--- The data ---

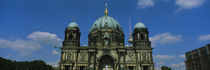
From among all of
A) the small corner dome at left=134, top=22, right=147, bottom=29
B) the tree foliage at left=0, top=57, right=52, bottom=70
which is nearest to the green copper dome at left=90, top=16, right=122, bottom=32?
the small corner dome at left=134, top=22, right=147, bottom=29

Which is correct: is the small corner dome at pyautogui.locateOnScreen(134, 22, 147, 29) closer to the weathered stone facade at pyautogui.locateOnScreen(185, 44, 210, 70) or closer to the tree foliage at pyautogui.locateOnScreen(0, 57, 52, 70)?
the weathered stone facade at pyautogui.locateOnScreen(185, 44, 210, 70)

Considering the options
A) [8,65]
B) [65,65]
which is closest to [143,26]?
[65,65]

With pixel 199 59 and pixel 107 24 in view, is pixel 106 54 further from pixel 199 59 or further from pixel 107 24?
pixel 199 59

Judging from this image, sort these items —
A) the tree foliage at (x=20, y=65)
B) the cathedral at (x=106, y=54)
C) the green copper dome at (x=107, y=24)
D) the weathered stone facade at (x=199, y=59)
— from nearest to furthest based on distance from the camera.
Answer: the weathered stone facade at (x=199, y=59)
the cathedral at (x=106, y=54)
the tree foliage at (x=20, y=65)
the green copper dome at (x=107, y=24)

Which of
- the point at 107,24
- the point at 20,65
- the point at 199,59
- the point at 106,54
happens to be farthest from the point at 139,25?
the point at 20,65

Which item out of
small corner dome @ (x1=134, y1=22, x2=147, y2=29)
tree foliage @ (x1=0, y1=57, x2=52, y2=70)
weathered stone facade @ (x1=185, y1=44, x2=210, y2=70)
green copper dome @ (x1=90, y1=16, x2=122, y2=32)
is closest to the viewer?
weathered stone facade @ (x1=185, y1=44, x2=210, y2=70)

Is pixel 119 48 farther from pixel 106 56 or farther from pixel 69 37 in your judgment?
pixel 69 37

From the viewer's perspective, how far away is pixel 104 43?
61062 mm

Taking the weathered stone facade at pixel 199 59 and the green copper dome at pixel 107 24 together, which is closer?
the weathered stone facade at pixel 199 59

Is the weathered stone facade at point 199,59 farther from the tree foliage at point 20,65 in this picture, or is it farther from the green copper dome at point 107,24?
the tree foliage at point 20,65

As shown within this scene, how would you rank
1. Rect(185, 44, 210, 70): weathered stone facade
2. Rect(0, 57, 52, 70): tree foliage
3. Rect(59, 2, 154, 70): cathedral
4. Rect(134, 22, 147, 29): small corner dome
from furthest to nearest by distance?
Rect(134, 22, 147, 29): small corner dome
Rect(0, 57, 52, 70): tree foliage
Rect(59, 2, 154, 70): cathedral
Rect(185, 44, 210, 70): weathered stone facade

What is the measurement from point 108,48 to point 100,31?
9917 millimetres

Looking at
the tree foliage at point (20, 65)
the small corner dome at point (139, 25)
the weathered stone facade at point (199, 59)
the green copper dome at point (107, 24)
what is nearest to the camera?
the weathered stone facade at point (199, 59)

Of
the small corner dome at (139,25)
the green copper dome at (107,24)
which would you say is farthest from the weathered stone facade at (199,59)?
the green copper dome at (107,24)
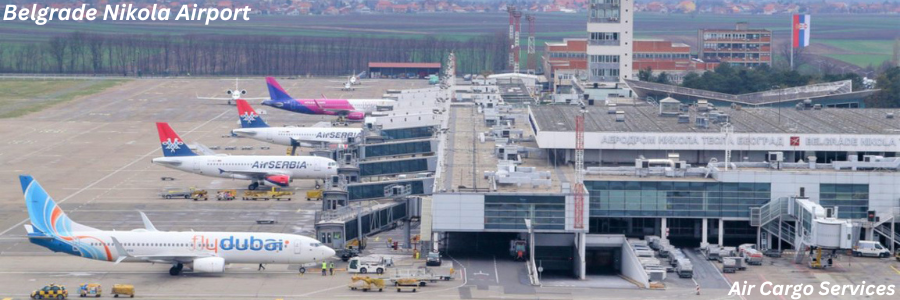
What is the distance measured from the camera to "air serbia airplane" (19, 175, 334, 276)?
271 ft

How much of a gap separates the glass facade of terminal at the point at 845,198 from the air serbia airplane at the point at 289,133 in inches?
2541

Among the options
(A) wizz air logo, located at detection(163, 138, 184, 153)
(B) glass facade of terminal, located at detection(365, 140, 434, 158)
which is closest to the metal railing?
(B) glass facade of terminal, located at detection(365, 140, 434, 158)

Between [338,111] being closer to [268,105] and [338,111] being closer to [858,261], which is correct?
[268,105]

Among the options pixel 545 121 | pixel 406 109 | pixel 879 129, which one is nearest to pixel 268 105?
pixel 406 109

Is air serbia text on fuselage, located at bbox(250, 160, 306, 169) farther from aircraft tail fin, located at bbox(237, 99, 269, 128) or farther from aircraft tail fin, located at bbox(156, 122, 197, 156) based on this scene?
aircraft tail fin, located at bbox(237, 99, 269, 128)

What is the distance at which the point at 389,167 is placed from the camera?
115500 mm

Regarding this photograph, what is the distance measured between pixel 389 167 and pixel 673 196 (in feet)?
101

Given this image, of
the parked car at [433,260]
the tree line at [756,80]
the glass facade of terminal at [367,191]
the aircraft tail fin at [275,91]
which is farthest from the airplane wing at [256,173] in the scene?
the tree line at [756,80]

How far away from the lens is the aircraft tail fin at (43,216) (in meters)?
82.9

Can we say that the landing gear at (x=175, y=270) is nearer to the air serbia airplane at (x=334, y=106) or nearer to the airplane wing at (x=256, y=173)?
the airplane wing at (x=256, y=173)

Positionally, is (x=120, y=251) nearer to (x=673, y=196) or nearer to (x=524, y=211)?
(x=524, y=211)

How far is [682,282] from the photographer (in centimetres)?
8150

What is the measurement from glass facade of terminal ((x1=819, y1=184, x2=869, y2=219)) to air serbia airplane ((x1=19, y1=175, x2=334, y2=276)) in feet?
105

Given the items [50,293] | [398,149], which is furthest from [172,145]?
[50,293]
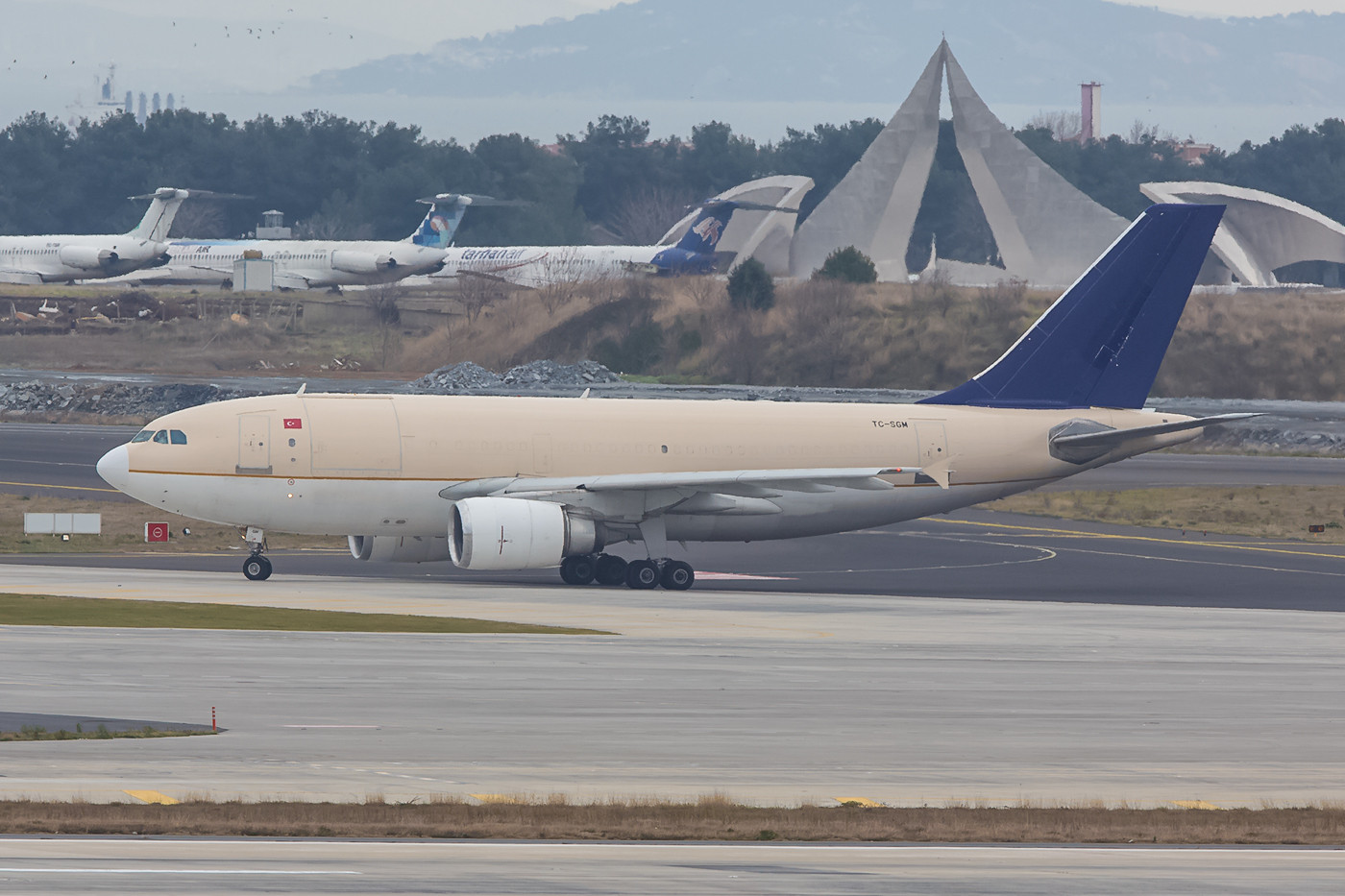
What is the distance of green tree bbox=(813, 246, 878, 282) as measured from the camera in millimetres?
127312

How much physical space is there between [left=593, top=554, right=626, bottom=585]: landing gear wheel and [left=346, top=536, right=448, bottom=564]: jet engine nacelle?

---

Swap "tree foliage" for "leafy branches" and write out only the lines from the one with "Judging from this image, sort these items —" up to and including the one with "D) the weathered", with everything else left unchanged.

Judging from this image, sort these items —
A) the leafy branches at (x=20, y=65)
B) the cathedral at (x=106, y=54)
C) the green copper dome at (x=107, y=24)
D) the weathered stone facade at (x=199, y=59)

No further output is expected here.